Diversity made the movement more powerful. It wasn't just environmental groups calling for an ambitious Clean Power Plan. Polls showed that the vast majority of African Americans and Latinos favored strong action, and young people, public health experts, corporate executives, climate justice groups, and countless others also spoke out in support. Together, they provided President Obama and governors with the political will to make bold commitments. A similar dynamic unfolded at the Paris climate talks. After citizens of Pacific island nations and other frontline communities vividly conveyed that half measures would doom them to great suffering, world leaders did something that had seemed impossible just weeks before: They included a goal of limiting global warming to 1.5 degrees Celsius in the final agreement.

Action Unfurls at Every Level

This year, Kansas City, Missouri, established a set of energy efficiency measures that will save residents and businesses $394 million in energy costs and generate 1,000 jobs in the next 15 years. On the other side of the world, India's solar market became 100 times larger than it was four years ago. At every level in between, mayor, executives, governors, and presidents helped reduce carbon pollution this year.

Their actions paved the way for thousands of other leaders to make similar plans. Heading into the Paris climate talks, Microsoft, Wal-Mart, Alibaba, Unilever, and hundreds of other companies pledged to cut carbon pollution. More than 500 institutions representing $3.4 trillion in assets said they would divest fossil fuel holdings. And hundreds of cities announced plans to promote efficiency, renewable power, and cleaner transportation choices. All this activity will make climate action more familiar and routine, weakening political efforts to marginalize it and bringing the world closer to the carbon reductions we need to create a brighter future for our children.

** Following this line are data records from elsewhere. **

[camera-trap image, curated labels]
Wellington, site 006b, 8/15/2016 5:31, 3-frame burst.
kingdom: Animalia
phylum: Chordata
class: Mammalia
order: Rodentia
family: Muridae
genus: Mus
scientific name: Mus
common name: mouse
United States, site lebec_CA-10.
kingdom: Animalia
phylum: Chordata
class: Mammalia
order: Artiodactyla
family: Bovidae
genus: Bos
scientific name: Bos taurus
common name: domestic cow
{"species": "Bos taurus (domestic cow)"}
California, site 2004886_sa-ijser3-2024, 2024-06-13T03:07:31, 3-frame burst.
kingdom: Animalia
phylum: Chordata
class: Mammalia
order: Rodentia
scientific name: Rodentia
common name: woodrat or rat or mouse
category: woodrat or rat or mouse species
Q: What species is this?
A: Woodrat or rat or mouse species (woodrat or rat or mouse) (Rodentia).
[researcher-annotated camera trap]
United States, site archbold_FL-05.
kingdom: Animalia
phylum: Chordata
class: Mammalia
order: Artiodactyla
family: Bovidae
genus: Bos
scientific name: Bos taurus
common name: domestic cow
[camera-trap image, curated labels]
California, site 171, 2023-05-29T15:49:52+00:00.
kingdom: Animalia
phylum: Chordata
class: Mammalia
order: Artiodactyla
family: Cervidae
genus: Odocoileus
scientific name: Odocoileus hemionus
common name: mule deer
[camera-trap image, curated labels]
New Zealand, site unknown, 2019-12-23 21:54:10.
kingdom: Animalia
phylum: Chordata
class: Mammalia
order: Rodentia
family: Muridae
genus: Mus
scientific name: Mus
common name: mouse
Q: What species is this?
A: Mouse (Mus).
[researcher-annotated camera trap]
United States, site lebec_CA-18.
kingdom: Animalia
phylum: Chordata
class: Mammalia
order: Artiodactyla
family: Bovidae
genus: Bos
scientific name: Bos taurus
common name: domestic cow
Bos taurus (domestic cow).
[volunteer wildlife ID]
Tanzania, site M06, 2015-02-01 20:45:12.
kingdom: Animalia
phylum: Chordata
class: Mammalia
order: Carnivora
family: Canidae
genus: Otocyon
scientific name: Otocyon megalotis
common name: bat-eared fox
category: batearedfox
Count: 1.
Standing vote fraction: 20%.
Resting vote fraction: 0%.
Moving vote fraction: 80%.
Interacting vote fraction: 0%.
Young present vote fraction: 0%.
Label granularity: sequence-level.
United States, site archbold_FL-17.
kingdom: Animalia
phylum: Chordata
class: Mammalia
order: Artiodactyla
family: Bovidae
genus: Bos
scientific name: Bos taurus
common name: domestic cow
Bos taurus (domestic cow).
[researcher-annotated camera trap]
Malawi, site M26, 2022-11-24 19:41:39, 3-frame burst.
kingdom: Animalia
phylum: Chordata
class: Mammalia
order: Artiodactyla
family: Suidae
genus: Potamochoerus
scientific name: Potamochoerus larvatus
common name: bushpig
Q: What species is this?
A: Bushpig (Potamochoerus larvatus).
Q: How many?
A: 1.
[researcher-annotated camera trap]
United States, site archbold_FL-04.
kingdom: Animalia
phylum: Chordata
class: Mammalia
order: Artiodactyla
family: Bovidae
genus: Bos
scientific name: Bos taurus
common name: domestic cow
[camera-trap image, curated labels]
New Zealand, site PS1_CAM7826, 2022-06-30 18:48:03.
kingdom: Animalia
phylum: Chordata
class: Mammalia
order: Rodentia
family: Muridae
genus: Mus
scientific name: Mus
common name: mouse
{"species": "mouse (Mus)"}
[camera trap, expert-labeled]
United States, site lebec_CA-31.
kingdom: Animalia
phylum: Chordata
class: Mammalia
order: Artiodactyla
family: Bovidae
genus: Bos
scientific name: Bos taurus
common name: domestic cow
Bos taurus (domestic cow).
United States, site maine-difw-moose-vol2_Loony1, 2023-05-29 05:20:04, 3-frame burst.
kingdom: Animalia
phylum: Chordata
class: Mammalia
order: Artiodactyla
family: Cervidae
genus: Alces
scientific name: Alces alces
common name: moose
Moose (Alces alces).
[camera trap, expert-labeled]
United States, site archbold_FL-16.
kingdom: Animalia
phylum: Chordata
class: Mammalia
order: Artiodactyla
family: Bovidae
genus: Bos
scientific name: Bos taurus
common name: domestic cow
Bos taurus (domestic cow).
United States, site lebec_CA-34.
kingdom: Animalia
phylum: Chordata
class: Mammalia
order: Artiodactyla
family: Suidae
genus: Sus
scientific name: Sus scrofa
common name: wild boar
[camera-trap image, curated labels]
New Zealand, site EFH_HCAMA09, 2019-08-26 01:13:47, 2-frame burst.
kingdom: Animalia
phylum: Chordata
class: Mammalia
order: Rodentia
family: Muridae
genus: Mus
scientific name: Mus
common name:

Systems Are in Place to Support Another Year of Bold Action

The world has a plan for building that future: the Paris climate agreement and accompanying commitments. Now we have to demand the action and clean energy infrastructure needed to meet and go beyond these goals. We need to make sure that cities and states go deeper with clean energy investments, that China rolls out its cap-and-trade program, that India even further accelerates its Solar Mission. And we must ensure that the United States implements the Clean Power Plan, limits methane emissions from existing oil and gas facilities, strengthens fuel efficiency in trucks, and stops issuing fossil fuel leases in the Arctic and Atlantic Oceans and on federal lands. These are major steps, but the shifts that occurred in 2015 will make them easier to take -- especially when we continue to work together.